BEGIN ENTRIES SUPPLIED

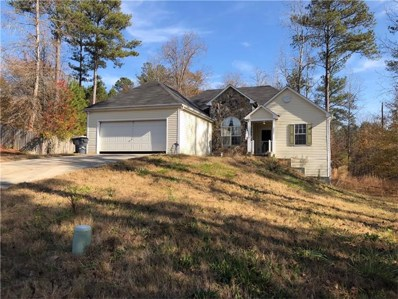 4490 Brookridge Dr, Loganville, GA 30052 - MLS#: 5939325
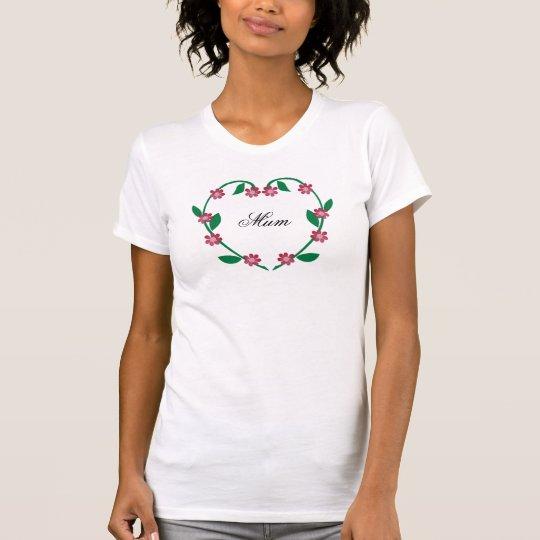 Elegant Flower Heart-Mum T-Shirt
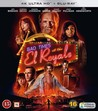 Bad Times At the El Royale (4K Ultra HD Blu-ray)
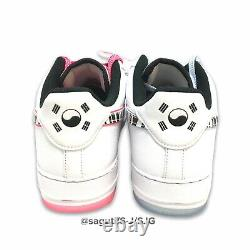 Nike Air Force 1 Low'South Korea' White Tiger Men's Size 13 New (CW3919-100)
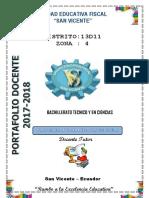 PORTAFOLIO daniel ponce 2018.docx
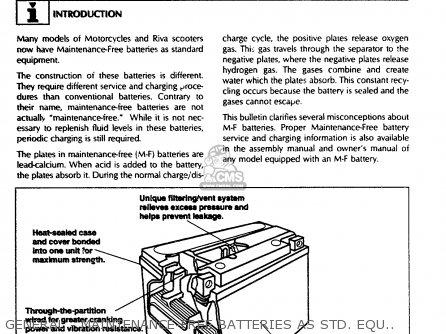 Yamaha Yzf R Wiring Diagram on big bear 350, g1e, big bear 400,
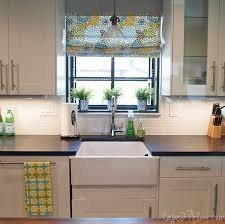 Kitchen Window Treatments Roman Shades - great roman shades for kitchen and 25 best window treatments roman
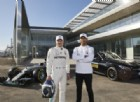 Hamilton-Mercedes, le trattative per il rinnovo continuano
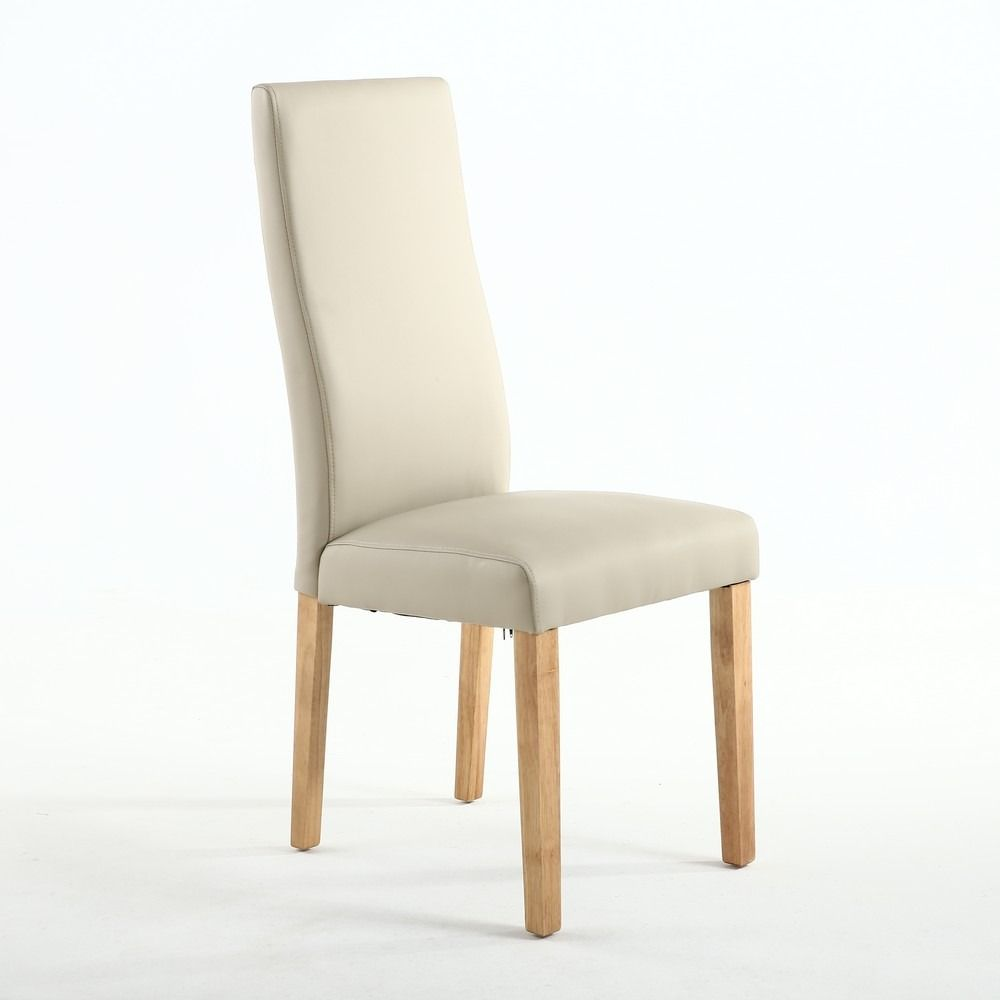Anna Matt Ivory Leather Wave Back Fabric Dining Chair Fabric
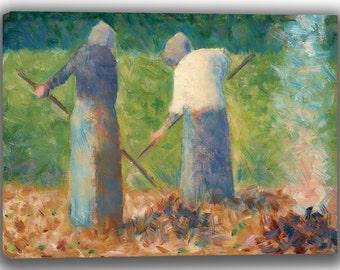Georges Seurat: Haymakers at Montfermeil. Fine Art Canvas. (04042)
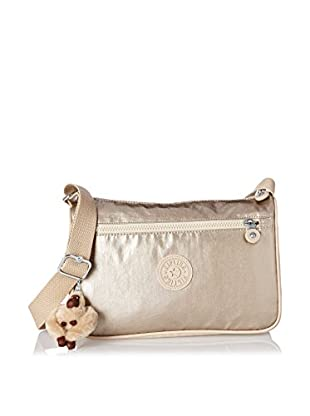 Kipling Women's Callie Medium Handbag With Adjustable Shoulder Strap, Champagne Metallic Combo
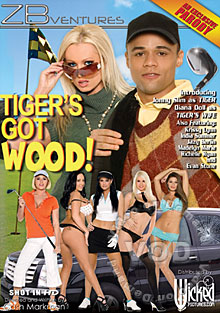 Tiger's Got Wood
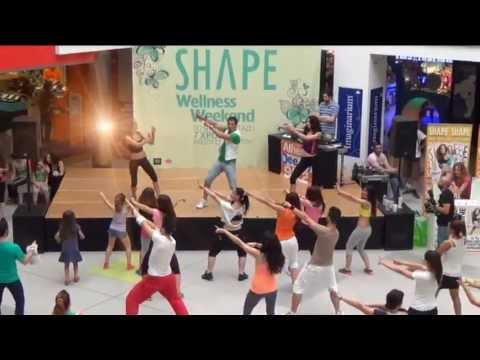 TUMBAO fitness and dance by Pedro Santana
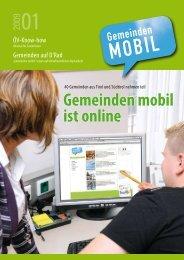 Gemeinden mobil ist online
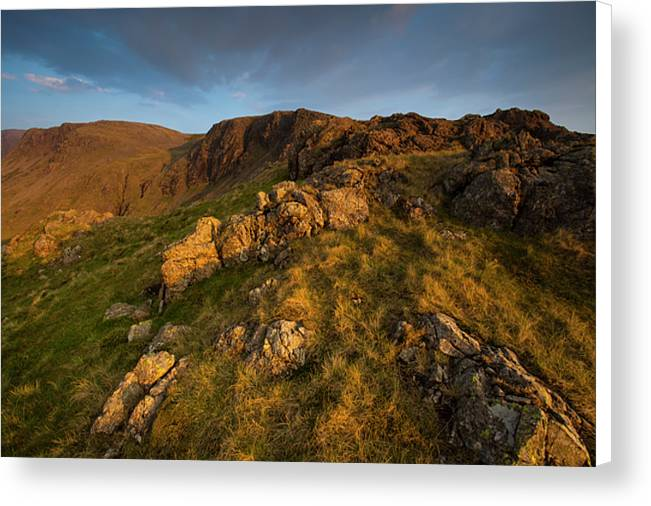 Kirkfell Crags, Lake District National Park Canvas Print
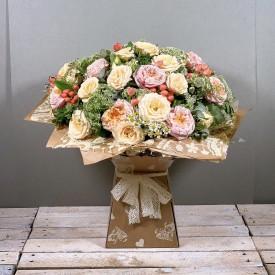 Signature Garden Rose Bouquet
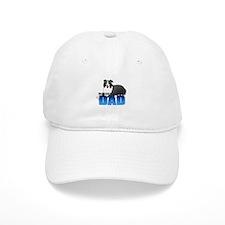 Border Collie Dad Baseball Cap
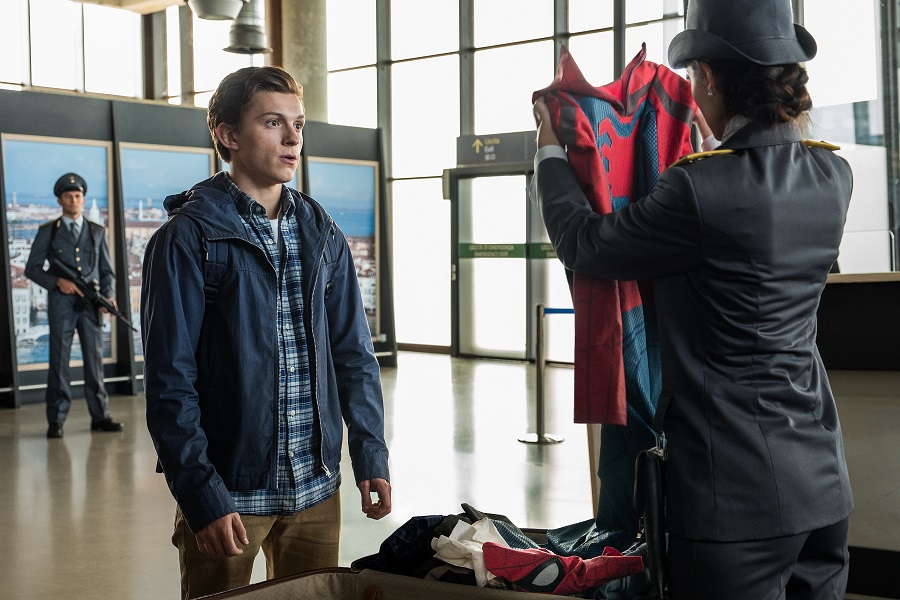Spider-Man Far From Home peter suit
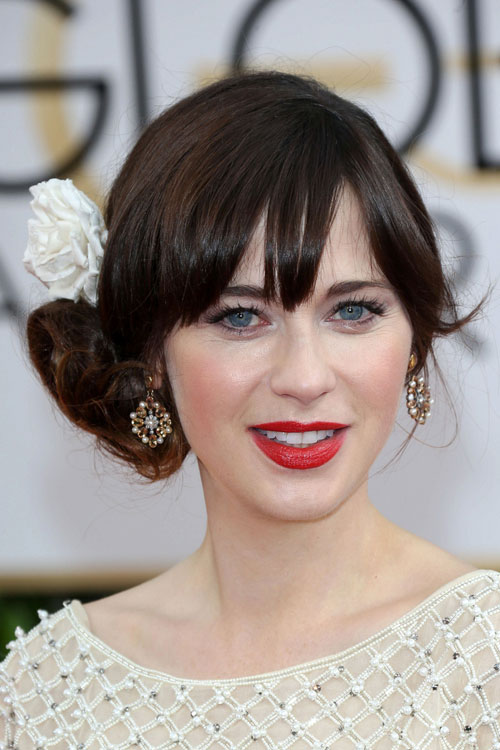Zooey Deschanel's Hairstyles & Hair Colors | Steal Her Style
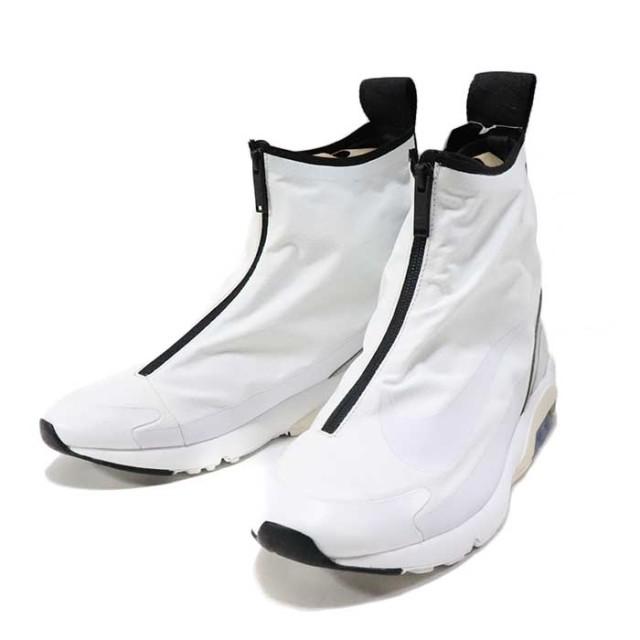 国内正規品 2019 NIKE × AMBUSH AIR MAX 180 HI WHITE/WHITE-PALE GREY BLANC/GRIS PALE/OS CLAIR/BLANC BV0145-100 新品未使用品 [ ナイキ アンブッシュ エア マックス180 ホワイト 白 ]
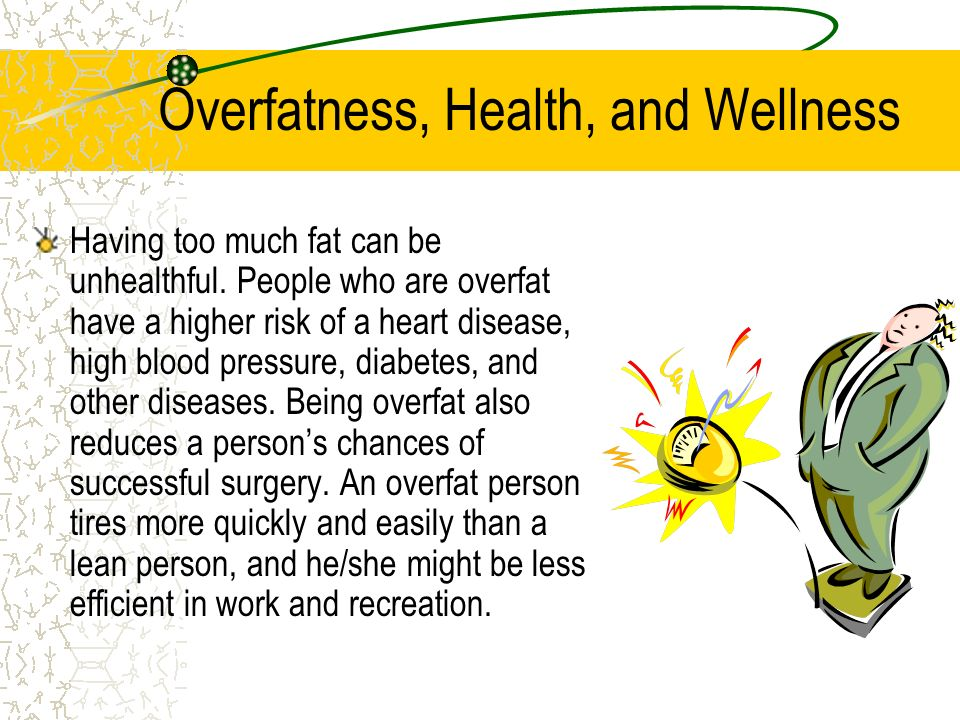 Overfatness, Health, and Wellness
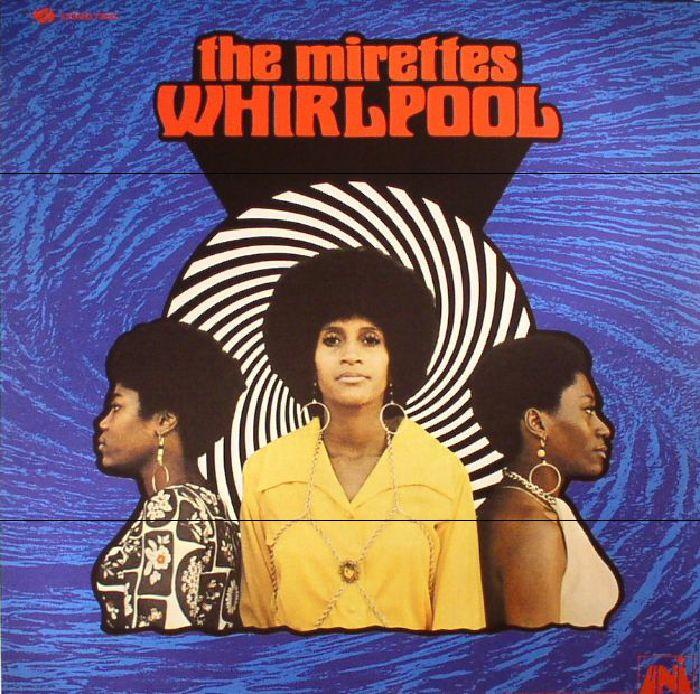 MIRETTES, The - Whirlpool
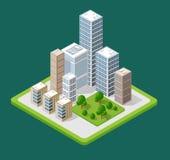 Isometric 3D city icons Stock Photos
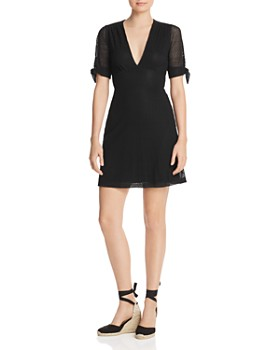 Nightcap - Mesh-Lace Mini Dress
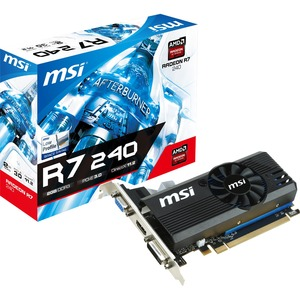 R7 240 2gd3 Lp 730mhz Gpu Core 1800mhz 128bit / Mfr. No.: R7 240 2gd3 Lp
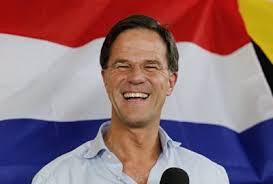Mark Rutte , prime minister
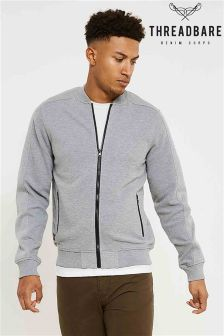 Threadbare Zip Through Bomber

END ENTRIES SUPPLIED

▶ **ACTION ITEM**: Begin at the line in the entries above that has "Kipling Women's Callie", stop after the line that has "Spider-Man Far From Home peter suit", and output exactly those lines without pictures.

▶ **RESULT BELOW**:
 Kipling Women's Callie Medium Handbag With Adjustable Shoulder Strap, Champagne Metallic Combo
 Tiger's Got Wood
 TUMBAO fitness and dance by Pedro Santana
 Gemeinden mobil ist online
 Kirkfell Crags, Lake District National Park Canvas Print
 Signature Garden Rose Bouquet
 Border Collie Dad Baseball Cap
Spider-Man Far From Home peter suit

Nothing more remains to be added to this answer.